About this exercise: Condense the paragraph of the source text below that begins "When I was first diagnosed" into two or three sentences, keeping its main facts.

Source text:
I was diagnosed with Multiple Sclerosis (MS) in the fall of 1998. Since then, I have devoted a great deal of time to raising awareness about the disease and am devoted to making a difference in the lives of people who suffer from MS.
As I travel the country campaigning with and on behalf of Mitt, I am continually amazed by the number of people who approach me to offer support and relay their struggles and successes with MS.
When I was first diagnosed, it was probably the most difficult time for me. I was having difficulty with my physical balance, but I would soon realize I was having just as much difficulty with my emotional balance. I was overwhelmed and had so many questions. I had always been an independent person, strong and able. I saw the disease as an invading pac man - eating away at the myelin that was protecting my nerves. It was chewing me up, but I didn't know when or how it would spit me out.
As I learned more about the disease, I learned this is a very common feeling and have made an effort to reach out to newly diagnosed friends, family members and people I meet on the road to simply talk to them about their concerns and fears. I don't think anyone can prepare for a diagnosis such as this, but I was very fortunate to have the love and support of my husband, my family and my friends and if by making a phone call to a newly diagnosed patient, I can ease a few of those fears, it is worth it. If you, or someone you know, has recently been diagnosed, please click here.

Data shown:
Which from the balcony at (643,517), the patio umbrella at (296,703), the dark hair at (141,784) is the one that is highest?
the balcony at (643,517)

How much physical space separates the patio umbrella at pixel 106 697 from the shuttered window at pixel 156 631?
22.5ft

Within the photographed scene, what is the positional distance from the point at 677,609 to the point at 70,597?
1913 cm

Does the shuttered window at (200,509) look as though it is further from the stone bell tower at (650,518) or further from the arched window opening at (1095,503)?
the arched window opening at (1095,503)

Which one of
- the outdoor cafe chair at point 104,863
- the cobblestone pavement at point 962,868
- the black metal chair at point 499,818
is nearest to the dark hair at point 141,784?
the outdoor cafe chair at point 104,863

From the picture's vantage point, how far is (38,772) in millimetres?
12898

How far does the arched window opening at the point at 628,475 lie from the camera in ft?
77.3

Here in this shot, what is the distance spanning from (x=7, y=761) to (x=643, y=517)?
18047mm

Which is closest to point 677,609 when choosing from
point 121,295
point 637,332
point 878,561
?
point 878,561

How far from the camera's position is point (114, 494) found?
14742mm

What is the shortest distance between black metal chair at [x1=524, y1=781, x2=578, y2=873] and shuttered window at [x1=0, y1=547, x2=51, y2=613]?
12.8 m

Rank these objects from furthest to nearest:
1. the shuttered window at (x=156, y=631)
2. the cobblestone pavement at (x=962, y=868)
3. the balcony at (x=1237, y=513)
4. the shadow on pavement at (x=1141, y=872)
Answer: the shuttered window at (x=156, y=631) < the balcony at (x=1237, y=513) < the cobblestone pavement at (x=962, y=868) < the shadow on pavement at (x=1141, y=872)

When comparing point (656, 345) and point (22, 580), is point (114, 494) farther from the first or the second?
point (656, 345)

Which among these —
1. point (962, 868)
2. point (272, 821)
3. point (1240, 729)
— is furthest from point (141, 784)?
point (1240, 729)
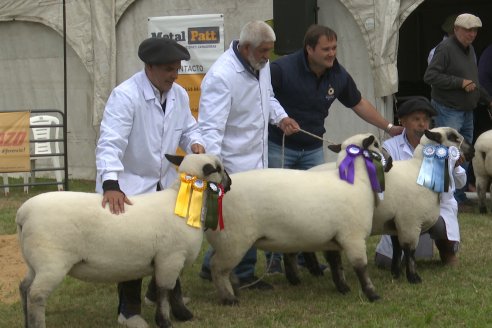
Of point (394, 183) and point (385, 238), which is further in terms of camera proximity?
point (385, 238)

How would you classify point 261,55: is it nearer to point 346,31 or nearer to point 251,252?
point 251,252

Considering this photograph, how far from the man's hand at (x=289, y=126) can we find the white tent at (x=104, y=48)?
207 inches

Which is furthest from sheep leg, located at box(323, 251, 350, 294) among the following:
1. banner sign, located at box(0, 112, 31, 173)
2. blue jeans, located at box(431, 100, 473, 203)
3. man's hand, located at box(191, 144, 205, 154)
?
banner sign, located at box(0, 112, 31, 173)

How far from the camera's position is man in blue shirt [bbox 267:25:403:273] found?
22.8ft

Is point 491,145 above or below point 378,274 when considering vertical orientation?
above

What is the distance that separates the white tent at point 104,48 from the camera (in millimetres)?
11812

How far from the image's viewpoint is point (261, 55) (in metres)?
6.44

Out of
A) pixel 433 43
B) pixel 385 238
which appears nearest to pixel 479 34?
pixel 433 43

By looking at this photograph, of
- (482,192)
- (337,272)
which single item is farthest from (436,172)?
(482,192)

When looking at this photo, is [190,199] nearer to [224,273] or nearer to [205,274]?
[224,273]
...
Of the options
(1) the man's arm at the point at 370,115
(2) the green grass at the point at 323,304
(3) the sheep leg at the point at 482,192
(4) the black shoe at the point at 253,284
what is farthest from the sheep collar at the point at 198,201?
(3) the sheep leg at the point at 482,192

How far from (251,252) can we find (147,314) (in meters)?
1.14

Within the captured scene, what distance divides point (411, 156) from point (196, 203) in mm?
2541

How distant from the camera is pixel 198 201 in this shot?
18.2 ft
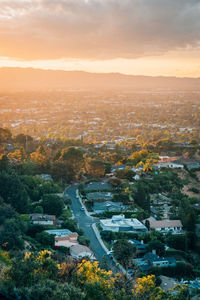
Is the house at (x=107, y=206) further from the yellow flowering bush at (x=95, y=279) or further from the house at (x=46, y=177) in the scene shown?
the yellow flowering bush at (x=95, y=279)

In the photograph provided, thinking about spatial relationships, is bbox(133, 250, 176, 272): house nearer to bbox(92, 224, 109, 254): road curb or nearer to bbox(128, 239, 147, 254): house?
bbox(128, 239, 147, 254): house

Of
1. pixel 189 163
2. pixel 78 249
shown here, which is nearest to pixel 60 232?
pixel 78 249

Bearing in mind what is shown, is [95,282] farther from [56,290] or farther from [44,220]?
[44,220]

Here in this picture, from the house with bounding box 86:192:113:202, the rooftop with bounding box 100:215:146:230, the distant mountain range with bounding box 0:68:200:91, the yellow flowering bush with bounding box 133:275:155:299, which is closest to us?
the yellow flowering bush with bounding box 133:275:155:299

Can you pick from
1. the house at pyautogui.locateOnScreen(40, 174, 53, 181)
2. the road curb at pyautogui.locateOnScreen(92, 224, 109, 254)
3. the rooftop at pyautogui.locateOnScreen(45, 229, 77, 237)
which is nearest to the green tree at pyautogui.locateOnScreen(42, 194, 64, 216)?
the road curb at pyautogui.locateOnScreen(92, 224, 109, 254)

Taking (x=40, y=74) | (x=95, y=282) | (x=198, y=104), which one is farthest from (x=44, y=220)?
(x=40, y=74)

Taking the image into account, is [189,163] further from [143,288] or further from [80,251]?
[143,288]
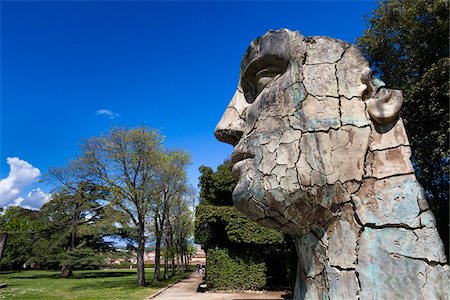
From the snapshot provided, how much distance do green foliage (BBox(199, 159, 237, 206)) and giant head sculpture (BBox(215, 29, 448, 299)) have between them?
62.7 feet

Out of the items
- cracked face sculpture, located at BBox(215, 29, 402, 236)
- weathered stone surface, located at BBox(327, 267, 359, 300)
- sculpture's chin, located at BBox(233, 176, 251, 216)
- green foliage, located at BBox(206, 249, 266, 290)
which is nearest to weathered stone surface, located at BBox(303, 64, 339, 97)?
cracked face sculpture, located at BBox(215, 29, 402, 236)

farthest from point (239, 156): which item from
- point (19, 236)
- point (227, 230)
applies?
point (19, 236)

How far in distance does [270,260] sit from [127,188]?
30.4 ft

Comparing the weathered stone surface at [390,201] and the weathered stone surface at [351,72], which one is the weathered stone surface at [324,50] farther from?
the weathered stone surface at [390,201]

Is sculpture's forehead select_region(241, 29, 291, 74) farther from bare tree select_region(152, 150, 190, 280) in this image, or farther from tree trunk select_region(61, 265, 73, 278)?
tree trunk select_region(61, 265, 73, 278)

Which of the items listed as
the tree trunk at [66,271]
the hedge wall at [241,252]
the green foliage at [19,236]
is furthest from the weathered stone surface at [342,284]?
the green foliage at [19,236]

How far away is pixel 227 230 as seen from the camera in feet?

Written response: The time of my first diagnosis was probably the hardest for me: I had trouble with both my physical and my emotional balance, and I felt overwhelmed and full of questions. Having always been independent, strong and able, I pictured the disease as an invading pac man eating away the myelin that protected my nerves. It was chewing me up, and I didn't know when or how it would spit me out.